• TASKS TO COMPLETE:
• A. In the New Jersey cannabis article below, as of what date had the state's adult-use legislation still not been signed into law?
• B. Please continue the New Jersey cannabis article below, picking up after its final sentence.

EXCERPTED TEXT Block Start

So how could Gusciora know that Curio would be granted the license over Roundtable Wellness?

“I was taken aback. I was shocked, I was stunned, and then I was pissed,” Shaw says of Gusciora’s comments. “I met him, and I like him. He’s a good guy; I see what he’s doing for Trenton – and I want to help Trenton, I want to bring Trenton back, but here we go again.”

This is not a white or black thing, Shaw continues, this is just about fairness. May the best person win. “How can you say someone has won and welcome them to the town when the application process is not even over, and the winners have not even been announced? When I heard that I was just stunned. I was in a daze. Because I couldn’t believe a public official would say something like this.”

Roundtable Wellness Refuses to Give Up

Indeed, despite Mayor Gusciora’s comments, the application process is not over. No winners have been announced. In fact, as of Jan. 12, 2021, the state’s adult-use legislation hasn’t even been signed into law yet due to a legal stalemate.

Nevertheless, Shaw refuses to give up. She’s come too far. And she’s fighting for a worthy purpose.

“The big boys, the Wall Street guys, the big pharmacy players with the money – they always win,” she says. “Towns, counties, and states say they want to be fair, that they want minorities – but how do you ever win when it’s already written? This is the same thing that happened in the 50s, 60s, and 70s – redlining restrictions. We never get into the door.”

To Shaw’s thinking, minority groups don’t want a free handout. They just want a fair shot. And a multistate operator coming in and undercutting the application process is anything but fair. 

“You always hear that New Jersey is crooked, you’ve got to be a mobster, or you’ve got to know the governor – I’m tired of that scenario,” she says. “Our team is well-funded, we have doctors…I’m not just playing as a way to make money, our team is trying to save lives and further cannabis research and development.”

How to Create a Balanced Industry in New Jersey?

The first thing the cannabis establishment in New Jersey needs to do is to be fair, Shaw says. Infuse the application process and the industry as a whole with integrity.

Making money is fine, but cannabis can’t be just about that.

“It should be about your application and your understanding of the plant – what do you want to do, are you hiring people in the area, are you focused on empowerment and workplace development – what is your story?” Shaw says.

EXCERPTED TEXT Block End
DATA PROVIDED Block Start

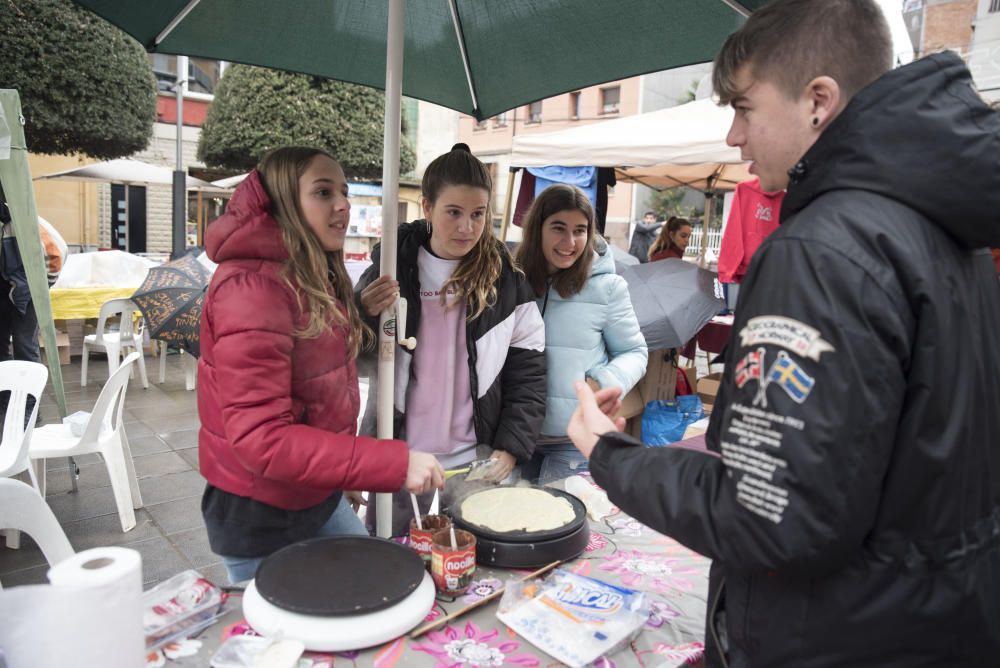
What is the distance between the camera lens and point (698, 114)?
6031mm

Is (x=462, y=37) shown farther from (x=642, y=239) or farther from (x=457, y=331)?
(x=642, y=239)

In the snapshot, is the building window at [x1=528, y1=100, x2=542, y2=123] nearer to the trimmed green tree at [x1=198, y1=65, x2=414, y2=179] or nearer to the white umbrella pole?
the trimmed green tree at [x1=198, y1=65, x2=414, y2=179]

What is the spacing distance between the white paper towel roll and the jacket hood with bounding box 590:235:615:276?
2.10 m

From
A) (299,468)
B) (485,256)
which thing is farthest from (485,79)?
(299,468)

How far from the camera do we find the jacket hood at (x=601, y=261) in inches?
107

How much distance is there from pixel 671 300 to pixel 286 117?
1149cm

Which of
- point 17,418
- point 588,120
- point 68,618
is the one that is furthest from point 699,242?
point 68,618

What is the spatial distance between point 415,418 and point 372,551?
835 mm

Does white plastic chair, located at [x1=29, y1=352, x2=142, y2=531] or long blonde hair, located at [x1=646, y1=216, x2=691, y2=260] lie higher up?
long blonde hair, located at [x1=646, y1=216, x2=691, y2=260]

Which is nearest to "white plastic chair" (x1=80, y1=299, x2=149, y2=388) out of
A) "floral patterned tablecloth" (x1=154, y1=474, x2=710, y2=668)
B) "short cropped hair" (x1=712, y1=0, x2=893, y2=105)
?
"floral patterned tablecloth" (x1=154, y1=474, x2=710, y2=668)

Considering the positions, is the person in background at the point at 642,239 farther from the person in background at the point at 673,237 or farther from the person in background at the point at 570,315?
the person in background at the point at 570,315

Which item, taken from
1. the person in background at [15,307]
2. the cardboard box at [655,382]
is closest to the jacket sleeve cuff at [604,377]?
the cardboard box at [655,382]

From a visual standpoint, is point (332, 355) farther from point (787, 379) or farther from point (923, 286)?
point (923, 286)

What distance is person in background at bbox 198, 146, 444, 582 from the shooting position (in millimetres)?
1423
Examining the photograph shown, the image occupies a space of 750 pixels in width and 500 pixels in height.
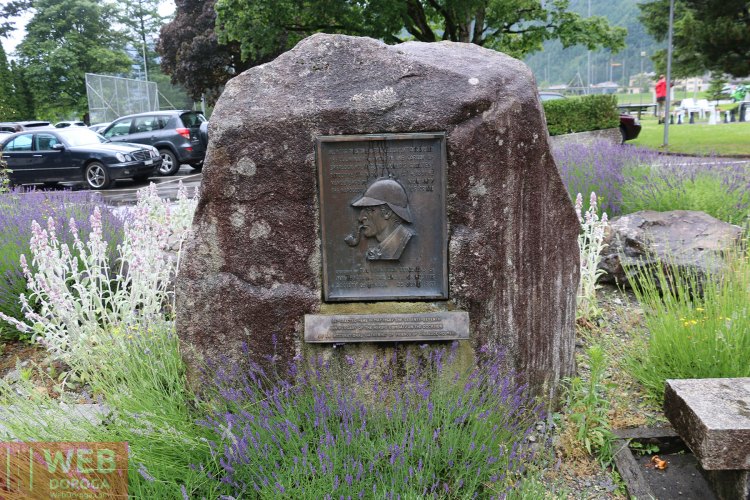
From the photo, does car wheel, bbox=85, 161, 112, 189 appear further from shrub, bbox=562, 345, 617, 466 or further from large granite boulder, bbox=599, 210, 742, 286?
shrub, bbox=562, 345, 617, 466

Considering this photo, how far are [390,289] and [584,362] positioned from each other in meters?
1.69

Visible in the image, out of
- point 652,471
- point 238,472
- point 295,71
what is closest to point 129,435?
point 238,472

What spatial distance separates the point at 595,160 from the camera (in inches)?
326

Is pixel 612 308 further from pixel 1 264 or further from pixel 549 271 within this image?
pixel 1 264

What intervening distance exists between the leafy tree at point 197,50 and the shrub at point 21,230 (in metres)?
22.4

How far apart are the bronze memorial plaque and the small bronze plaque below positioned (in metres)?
0.11

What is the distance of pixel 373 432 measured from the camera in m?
3.05

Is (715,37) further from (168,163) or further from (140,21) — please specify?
(140,21)

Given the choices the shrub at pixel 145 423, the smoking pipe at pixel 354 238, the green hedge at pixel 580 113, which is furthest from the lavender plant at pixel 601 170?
the green hedge at pixel 580 113

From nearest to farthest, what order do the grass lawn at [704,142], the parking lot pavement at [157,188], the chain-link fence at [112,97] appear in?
the parking lot pavement at [157,188] → the grass lawn at [704,142] → the chain-link fence at [112,97]

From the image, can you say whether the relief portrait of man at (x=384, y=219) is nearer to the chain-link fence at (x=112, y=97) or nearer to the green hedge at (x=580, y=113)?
the green hedge at (x=580, y=113)

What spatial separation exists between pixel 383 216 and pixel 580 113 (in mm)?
14411

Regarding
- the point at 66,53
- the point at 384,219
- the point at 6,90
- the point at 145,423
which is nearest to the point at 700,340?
the point at 384,219

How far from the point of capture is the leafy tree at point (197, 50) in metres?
27.9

DATA PROVIDED Block End

• ANSWERS FOR THIS EXERCISE:
• A. Jan. 12, 2021

• B.
“It has to start from real, true honesty. And fairness. America started on a dream and a hope. It started with small mom and pop shops. That’s how we started. So how do we ever do anything with the big boys already taking over? You never get a chance.”

Edmund DeVeaux, president of the New Jersey Cannabis Business Association is well aware of the situation in Trenton, Gusciora’s comments, and Shaw’s case.

“Trenton is in such dire straits, if they wound up with two license holders – everyone would think that would be fine,” DeVeaux says. “If Roundtable Wellness and an MSO got a license, nobody would have a problem with it. And the capacity is there for two licenses.”

Staying Focused, Adding Value, and Standing Strong

While New Jersey cannabis applicants await the results, Shaw is staying focused, sharing her ethos as a survivor, a thriver, and a warrior.

In addition to her work with Roundtable Wellness, Shaw also recently joined the 13th season of Real Housewives of New York City.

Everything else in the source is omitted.